Merveilles du monde laïc. Une pensée compatissante avec le président Iranien Hassan Rohani. Moi, ce matin, sur l'oreiller, tout près, si près de ma bouche, j'ai eu droit à deux levers de soleil.

 

 28 janvier

Je laisse à d'autres. Pas le temps, pas le goût. Ou plutôt, c'est que je croise parfois des pensées qui dépassent de si loin les miennes qu'il serait cruel de vous infliger mes propres songes. Je laisse la place à Jack Hirshman.
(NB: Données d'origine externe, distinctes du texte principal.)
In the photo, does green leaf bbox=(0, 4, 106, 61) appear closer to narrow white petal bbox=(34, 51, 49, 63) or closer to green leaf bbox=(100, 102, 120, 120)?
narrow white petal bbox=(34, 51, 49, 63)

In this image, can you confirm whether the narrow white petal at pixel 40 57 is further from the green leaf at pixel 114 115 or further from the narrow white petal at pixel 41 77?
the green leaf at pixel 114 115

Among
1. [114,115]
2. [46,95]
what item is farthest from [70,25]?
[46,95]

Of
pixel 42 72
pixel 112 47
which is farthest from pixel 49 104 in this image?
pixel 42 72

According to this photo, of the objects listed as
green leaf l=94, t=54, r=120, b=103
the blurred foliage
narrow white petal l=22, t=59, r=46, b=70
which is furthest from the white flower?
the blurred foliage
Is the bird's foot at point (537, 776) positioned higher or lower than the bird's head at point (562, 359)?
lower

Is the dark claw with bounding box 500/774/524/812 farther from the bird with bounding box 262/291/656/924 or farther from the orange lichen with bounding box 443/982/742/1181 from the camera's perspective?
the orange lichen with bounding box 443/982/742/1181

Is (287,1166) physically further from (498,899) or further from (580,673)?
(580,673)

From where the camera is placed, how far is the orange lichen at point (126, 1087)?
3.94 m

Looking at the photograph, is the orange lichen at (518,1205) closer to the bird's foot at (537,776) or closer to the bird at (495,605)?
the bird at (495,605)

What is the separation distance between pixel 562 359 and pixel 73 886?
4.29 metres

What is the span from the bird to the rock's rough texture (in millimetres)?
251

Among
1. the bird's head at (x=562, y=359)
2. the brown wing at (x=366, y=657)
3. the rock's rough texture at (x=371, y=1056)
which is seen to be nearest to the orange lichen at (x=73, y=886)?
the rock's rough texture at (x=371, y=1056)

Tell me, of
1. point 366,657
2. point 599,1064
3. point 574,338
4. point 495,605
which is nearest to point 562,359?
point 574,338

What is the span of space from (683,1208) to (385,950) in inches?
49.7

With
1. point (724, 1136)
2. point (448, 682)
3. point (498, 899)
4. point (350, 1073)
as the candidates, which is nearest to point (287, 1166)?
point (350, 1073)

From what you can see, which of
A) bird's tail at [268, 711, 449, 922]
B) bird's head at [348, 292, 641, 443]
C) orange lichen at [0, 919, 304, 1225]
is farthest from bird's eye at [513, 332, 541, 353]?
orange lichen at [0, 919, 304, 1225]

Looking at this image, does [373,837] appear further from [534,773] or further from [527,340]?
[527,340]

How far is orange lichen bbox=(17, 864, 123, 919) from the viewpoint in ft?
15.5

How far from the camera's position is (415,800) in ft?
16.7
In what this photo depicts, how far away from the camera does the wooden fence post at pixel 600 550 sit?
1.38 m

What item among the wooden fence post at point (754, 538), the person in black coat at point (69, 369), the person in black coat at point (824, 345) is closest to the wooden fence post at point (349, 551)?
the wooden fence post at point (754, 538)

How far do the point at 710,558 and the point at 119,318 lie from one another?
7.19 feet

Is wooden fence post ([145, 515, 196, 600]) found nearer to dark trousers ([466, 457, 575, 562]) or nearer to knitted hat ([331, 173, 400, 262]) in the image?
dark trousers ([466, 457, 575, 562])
" Comme ils veulent tous que nous

soyons petits, nous qui d'abord,

n'avons jamais été des géants,

plus petits que petits, menu fretin

plus menu que menu - écrabouillés, 

bien que notre langue connaisse

la profondeur de l'espérance et des pleurs emplis d'étoiles."

 

 29 janvier

Navigation à l'estime. Tout est tellement prévisible, la voie est tellement tracée d'ornières profondes. Nous savons comme sont inhospitaliers les marécages où elle mène. Nous éprouvons que les suivre est courir à notre perte. Nous n'ignorons pas qu'au bout de ces chemins, les vautours ont arpenté leur domaine. Alors la poésie de René Char nous sert de recette : « Mettre en route l'intelligence sans le secours des cartes d'état-major ».

 

Ma pensée du 30 janvier

Anorexie politique. Ce soir à Vannes, maigre rassemblement devant la préfecture, contre la prolongation de l'état d'urgence. Quand on est peu, ainsi, il faut penser combien ce peu est précieux. C'est comme une petite braise qui ne demande qu'à se faire brasier si on lui souffle l'oxygène et la nourrit, ou à s'éteindre définitivement si on la couvre de cendre. Nous n'étions sans doute pas assez maigres, pas assez petits, un des orateurs s'est trouvé de bonnes raisons pour dénigrer quelques-uns des présents. Il y a des gens qui, décidément, aiment les cendres. 

 

31 janvier.

Tendresse paradoxale. La vie est pleine de paradoxe. Ainsi mes pensées du jour, souvent me viennent la nuit. Il faudrait alors que je me lève et que j'écrive pour m'en débarrasser. Mais il y a la couette, et les bras de ma douce qui m'entourent de tendresse. (On ne quitte pas impunément une telle chaleur.) Alors j'écris dans ma tête, et ça tourne et ça tourne, et le petit matin me cueille de mauvaise mine.